Mieko Willoughby is President and CEO of Headlands Asset Management LLC, a private equity investment firm located in San Rafael, California with executive headquarters in Manhattan. Prior to co-founding Headlands, Ms. Willoughby was Senior Managing Director, Bear, Stearns & Co., Fixed Income Sales & Trading, 1992-2008. Ms. Willoughby is one of the original members of the Bellevue Literary Press Advisory Board.
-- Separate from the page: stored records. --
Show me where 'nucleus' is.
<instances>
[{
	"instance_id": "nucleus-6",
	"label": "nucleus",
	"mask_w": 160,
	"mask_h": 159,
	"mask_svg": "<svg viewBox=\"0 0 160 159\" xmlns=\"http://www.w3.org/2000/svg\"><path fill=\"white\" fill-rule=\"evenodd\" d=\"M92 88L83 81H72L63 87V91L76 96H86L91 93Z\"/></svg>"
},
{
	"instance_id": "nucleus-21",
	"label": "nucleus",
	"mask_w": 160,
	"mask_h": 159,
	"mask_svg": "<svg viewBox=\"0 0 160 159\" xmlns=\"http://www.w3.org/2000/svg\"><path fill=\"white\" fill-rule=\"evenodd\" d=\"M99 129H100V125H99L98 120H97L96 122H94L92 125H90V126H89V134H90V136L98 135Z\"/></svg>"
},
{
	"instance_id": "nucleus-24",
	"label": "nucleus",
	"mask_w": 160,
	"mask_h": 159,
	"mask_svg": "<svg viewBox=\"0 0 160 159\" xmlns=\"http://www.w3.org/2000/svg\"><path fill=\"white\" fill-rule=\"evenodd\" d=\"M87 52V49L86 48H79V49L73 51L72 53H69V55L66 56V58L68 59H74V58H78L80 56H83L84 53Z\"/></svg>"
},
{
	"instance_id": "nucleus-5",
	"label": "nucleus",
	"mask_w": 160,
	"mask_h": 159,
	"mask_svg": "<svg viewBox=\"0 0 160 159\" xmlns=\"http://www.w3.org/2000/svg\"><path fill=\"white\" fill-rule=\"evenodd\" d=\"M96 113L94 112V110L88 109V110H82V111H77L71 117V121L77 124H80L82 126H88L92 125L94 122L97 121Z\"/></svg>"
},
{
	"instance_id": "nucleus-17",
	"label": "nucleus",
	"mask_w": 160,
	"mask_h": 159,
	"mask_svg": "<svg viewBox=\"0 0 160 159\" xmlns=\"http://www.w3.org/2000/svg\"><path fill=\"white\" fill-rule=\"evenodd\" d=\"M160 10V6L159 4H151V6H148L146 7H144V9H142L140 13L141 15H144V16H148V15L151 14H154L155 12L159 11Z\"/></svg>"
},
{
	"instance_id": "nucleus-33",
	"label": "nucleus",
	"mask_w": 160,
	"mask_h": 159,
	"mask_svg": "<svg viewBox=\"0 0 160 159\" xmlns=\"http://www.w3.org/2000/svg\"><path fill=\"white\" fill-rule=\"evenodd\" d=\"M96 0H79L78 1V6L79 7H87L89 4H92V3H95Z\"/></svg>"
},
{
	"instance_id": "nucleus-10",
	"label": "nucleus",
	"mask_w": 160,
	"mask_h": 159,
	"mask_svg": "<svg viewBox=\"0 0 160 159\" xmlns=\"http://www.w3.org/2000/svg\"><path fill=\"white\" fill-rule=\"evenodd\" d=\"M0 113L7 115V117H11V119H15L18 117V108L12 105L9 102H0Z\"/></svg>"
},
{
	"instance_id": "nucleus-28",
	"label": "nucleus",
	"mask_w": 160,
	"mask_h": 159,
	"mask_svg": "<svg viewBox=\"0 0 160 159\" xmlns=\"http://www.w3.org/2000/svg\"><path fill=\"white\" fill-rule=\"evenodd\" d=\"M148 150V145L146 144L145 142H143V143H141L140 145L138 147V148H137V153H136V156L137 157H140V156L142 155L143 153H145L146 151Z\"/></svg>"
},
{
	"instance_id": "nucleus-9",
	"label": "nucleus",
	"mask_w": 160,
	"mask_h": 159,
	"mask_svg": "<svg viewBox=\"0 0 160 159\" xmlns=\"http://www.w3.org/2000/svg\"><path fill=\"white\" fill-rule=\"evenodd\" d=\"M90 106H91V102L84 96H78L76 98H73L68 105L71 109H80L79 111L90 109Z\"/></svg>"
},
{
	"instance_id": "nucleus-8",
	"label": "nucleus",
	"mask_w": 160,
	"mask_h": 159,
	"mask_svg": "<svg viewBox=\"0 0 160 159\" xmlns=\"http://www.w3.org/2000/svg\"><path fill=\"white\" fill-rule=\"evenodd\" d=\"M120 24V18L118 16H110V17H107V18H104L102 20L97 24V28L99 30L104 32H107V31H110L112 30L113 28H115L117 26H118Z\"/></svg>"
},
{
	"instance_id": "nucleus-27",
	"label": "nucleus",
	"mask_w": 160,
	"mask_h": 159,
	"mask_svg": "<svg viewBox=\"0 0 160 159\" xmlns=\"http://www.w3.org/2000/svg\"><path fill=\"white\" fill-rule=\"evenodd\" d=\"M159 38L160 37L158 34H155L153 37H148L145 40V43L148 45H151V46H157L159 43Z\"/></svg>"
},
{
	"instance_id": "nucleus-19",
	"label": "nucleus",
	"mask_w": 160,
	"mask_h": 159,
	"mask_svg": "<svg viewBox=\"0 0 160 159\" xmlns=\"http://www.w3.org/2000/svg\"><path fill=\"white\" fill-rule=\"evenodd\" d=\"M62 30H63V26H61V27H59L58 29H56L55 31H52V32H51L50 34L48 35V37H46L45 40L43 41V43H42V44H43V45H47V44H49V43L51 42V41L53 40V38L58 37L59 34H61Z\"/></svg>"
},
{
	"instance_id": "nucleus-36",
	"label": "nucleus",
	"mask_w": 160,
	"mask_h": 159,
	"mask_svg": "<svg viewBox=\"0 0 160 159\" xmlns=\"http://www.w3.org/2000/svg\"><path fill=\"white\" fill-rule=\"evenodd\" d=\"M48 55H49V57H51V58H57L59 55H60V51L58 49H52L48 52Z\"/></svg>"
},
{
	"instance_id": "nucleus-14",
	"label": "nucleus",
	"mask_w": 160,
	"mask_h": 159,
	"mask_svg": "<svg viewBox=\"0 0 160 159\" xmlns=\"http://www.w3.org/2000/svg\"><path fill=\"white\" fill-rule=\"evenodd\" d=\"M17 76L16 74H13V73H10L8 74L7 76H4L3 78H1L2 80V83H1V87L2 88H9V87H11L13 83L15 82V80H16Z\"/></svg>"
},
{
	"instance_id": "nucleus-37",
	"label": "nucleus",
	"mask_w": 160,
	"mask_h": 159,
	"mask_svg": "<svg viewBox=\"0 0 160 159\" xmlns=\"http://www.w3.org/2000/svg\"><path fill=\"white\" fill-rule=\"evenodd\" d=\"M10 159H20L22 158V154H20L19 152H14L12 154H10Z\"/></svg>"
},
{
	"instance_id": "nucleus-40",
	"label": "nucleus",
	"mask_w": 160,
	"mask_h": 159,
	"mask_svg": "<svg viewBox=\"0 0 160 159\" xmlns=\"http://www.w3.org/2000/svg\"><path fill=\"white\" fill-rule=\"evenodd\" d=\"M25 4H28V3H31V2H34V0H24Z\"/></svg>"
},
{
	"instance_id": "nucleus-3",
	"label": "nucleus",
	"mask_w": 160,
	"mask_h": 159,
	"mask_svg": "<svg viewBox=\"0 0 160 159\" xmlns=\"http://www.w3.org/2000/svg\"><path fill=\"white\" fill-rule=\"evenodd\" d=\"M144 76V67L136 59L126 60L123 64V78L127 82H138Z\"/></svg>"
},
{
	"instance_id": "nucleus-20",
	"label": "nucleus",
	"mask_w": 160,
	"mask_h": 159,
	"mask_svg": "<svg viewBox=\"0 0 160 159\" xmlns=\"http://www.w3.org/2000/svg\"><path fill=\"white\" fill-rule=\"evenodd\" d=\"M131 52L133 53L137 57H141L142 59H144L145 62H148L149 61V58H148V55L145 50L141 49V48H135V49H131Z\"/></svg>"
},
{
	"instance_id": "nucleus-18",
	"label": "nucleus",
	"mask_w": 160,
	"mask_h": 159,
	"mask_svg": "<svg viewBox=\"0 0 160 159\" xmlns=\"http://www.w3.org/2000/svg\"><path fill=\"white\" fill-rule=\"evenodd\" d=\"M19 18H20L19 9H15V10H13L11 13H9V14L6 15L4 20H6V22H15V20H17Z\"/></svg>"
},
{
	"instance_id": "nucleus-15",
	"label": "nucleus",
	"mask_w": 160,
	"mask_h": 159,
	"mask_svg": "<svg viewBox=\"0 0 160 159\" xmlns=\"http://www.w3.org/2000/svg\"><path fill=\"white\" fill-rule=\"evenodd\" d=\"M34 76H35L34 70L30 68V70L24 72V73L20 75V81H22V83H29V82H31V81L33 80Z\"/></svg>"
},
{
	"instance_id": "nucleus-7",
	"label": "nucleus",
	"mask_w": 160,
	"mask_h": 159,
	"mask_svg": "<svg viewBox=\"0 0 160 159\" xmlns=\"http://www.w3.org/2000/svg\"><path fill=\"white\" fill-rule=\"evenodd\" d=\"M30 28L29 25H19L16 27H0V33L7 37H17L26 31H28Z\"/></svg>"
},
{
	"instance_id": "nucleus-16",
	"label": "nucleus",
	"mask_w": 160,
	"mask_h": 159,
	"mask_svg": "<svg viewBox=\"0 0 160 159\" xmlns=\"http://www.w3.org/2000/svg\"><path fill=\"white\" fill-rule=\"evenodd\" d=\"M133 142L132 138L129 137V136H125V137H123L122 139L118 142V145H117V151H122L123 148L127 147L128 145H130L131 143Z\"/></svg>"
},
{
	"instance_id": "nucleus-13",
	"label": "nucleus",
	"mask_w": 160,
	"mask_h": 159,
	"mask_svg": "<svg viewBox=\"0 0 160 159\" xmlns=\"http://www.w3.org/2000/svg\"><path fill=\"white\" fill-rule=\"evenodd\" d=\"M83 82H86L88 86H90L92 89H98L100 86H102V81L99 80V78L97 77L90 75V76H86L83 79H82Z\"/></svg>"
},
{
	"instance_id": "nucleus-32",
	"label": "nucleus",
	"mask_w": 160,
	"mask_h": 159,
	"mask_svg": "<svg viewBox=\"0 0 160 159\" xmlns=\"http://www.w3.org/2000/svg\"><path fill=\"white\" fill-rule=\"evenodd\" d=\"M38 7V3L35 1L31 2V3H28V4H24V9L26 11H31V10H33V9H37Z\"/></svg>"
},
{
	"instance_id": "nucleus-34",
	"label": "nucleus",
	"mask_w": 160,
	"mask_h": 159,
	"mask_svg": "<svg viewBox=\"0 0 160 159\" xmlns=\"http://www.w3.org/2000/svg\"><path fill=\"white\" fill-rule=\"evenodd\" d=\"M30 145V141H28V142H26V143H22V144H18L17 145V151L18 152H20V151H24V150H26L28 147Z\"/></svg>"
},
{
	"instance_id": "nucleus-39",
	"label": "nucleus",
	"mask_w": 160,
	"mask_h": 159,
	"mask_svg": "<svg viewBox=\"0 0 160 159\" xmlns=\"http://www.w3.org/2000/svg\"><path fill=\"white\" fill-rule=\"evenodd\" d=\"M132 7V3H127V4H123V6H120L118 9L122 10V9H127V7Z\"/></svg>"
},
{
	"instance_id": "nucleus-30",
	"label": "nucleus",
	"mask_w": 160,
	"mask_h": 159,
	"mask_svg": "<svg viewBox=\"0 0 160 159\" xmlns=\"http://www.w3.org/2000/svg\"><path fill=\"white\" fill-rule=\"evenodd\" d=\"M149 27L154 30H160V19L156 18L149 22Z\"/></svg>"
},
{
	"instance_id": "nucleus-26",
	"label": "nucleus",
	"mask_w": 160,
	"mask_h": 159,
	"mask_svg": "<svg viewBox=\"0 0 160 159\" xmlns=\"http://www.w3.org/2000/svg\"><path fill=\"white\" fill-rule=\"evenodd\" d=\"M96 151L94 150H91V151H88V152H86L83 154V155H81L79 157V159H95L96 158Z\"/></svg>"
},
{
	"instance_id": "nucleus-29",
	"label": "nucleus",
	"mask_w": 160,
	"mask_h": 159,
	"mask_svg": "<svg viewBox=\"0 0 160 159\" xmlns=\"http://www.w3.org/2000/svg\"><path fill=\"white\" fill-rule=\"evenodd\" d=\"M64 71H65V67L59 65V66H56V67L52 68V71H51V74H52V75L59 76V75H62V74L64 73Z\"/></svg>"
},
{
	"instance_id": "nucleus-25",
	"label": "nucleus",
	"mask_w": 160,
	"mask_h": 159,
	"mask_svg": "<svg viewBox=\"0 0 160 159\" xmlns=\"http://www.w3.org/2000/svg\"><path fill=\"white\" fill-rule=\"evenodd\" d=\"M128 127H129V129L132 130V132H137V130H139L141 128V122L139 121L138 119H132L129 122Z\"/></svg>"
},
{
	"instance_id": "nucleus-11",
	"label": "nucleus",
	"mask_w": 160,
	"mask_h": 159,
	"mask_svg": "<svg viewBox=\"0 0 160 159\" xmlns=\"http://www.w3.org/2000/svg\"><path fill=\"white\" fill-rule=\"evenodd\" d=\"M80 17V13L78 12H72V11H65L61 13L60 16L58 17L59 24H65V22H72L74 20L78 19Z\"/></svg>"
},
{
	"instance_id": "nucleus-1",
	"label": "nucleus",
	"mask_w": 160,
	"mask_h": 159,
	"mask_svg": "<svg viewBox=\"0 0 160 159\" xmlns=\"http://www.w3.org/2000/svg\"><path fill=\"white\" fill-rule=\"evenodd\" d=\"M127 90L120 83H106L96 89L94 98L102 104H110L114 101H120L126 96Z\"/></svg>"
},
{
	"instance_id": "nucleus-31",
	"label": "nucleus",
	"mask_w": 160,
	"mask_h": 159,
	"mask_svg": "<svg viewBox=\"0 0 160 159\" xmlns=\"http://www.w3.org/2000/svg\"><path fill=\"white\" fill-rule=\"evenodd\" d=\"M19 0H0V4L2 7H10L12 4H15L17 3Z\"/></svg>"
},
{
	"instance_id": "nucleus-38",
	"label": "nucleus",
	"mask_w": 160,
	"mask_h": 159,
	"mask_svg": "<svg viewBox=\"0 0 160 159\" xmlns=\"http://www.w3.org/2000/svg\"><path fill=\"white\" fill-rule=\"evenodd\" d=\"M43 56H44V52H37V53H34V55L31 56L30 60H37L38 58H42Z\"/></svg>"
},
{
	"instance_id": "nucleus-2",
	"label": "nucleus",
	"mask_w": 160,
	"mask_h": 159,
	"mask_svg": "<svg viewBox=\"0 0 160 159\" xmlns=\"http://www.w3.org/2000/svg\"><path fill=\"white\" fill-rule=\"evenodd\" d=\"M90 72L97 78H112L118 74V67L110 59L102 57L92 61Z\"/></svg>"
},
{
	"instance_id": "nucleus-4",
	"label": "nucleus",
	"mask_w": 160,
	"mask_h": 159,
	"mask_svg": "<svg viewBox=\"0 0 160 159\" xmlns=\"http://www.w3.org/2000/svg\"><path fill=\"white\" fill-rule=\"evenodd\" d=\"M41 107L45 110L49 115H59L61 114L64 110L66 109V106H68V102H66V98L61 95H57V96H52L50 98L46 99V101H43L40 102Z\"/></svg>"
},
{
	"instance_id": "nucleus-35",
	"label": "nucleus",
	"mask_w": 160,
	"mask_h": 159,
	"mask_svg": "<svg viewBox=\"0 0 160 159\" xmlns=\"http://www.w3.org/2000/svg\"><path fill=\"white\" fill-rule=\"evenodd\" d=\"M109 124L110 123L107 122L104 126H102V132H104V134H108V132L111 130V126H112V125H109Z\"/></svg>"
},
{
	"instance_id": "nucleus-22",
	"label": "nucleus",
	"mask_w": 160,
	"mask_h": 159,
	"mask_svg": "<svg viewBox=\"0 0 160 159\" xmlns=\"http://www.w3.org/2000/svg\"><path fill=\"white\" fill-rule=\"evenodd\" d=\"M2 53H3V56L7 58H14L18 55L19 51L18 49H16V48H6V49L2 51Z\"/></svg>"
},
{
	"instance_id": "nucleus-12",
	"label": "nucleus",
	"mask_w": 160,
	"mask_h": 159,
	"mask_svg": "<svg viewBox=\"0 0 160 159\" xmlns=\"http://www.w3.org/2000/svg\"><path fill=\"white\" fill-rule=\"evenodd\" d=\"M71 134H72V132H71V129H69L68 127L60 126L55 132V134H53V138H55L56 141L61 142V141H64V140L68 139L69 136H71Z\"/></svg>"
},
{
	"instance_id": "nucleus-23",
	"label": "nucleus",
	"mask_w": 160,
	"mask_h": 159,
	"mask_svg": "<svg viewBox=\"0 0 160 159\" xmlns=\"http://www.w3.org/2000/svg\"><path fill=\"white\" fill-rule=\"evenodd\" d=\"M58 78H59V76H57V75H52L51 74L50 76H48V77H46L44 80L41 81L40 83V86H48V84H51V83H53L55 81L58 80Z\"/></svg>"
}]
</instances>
Pei-Tse “Loli” Wu is a Managing Director of Investment Banking at Bank of America Merrill Lynch, and runs the firm’s Transportation and Infrastructure group. Loli has worked on Wall Street since 1997, when he joined Solomon Brothers. He started his career as a journalist, covering international trade news for The Journal of Commerce, a daily business newspaper. Loli is very interested in education and was very much influenced by reading, at his father’s urging, C.P. Snow’s essay The Two Cultures and the Scientific Revolution. Its core message is very much in keeping with the Bellevue Literary Press’s mission: “Books at the intersection of the arts and sciences.”
Loli received a BA in East Asian Studies from Yale University and an MBA from the Wharton School, University of Pennsylvania. He lives in Manhattan with his wife Vivian Kuan, an architect, and their two children, Nicholas and Ava Skye.